Lunes 26 de enero: La boca del justo

Hay un poder maravilloso en el silencio. Cuando os hablen con impaciencia no repliquéis de la misma manera. Las palabras dirigidas en respuesta a uno que está enojado actúan generalmente como un látigo que acrecienta la furia de la ira. En cambio, pronto se disipa la ira si se le hace frente con el silencio. Frene el cristiano su lengua, resol¬viendo firmemente no pronunciar palabras ásperas e impacientes. Con la lengua frenada puede salir victorioso de cada prueba de la paciencia por la cual tenga que pasar. Con su propia fuerza el hombre no puede gobernar su espíritu. Pero mediante Cristo puede lograr el dominio propio.
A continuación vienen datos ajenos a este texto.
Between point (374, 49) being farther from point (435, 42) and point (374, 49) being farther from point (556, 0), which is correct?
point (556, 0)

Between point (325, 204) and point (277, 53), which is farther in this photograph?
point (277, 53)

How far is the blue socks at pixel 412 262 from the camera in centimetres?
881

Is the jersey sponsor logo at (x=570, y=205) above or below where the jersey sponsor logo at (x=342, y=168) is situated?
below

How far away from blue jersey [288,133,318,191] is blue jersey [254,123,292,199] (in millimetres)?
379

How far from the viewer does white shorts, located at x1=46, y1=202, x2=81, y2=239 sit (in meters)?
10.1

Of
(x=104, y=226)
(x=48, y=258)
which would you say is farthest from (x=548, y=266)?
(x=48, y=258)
Con la fuerza de Cristo puede poner sus pensamientos y palabras en sujeción a la voluntad de Dios. L^a religión de Cristo pone las emociones bajo el gobierno de la razón, y disciplina la lengua. Bajo su influencia se apacigua el temperamento precipitado, y el corazón se llena de paciencia y suavidad (Mensajes para los jóvenes, p. 134). Dejad de ocuparos de las faltas ajenas. Mantened la lengua santificada para Dios. Refrenaos de decir alguna cosa que pudiera menoscabar la influencia de otro. Al complaceros en esas palabras de crítica, blasfemáis el santo nombre de Dios tan ciertamente como si pronunciarais juramentos…
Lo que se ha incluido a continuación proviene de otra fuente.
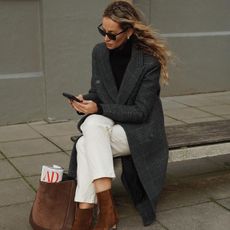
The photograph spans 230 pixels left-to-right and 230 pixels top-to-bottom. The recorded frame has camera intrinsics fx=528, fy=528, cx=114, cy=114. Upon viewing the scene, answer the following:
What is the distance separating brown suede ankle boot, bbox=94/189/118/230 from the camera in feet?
10.8

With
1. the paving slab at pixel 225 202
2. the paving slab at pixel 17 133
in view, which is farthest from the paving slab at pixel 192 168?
the paving slab at pixel 17 133

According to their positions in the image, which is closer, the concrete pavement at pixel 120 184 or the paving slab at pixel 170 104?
the concrete pavement at pixel 120 184

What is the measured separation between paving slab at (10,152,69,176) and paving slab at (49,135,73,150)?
22 centimetres

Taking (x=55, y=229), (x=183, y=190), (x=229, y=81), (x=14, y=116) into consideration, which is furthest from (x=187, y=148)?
(x=229, y=81)

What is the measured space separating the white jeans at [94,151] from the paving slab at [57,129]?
2.36 metres

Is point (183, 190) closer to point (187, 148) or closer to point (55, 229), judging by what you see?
point (187, 148)

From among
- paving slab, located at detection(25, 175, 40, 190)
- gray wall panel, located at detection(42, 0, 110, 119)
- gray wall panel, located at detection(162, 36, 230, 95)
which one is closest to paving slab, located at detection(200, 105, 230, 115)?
gray wall panel, located at detection(162, 36, 230, 95)

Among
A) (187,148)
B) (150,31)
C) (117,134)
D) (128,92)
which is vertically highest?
(150,31)

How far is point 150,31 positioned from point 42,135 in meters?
2.51

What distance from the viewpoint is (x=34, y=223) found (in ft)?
11.0

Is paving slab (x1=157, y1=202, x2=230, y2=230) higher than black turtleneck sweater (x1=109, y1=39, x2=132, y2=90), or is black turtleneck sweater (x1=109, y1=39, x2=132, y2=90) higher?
black turtleneck sweater (x1=109, y1=39, x2=132, y2=90)

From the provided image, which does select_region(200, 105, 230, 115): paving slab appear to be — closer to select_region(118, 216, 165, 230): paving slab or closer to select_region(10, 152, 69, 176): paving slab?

Necesitamos especialmente precavernos de que nuestra lengua no esté consagrada a Satanás. La lengua que Dios ha dado debe ser usada para glorificarlo con el habla. A menos que hagamos esto, directamente seremos un obstáculo para la obra de Dios en este mundo, y con toda seguridad los castigos del cielo caerán sobre nosotros (Comentario bíblico adventista, t. 5, p. 1068). Si Cristo habita en nosotros, debemos ser cristianos tanto en el hogar cuanto fuera de él. El que dice ser cristiano expresará palabras bondadosas a sus parientes y a otros con los que también se relaciona. Será bondadoso, cortés, amable y compasivo, y deseará educarse a fin de poder habitar con la familia celestial. Si es miembro de la realeza, procurará representar bien al reino en todo lugar. Hablará a los niños con amabilidad, ya que ellos también son herederos de Dios y miembros de las cortes celestiales. Entre los hijos del reino no hav lugar para las asperezas, porque “el fruto del Espíritu es amor, gozo, paz, paciencia, benignidad, bondad, fe, mansedumbre, templanza; contra tales cosas no hay ley” (Gálatas 5:22, 23). En la iglesia se manifestará el espíritu que se cultiva en el hogar. Oh, debemos educar el carácter para practicar la piedad, la docilidad, la ternura, la compasión y el espíritu perdonador. Al abandonar la vanidad, la conversación insensata y las burlas, no nos hará fríos, antipáticos y antisociales. El Espíritu del Señor descansará sobre usted hasta que adquiera la fragancia de las flores del jardín de Dios. Debe mantenerse hablando acerca de la luz, y de Cristo, el Sol de Justicia, hasta que en usted se produzca el cambio de gloria en gloria, de un carácter a otro mejor, y de una fortaleza a otra mayor, para reflejar más y más la preciosa imagen de Jesús (Recibiréis poder, p. 77).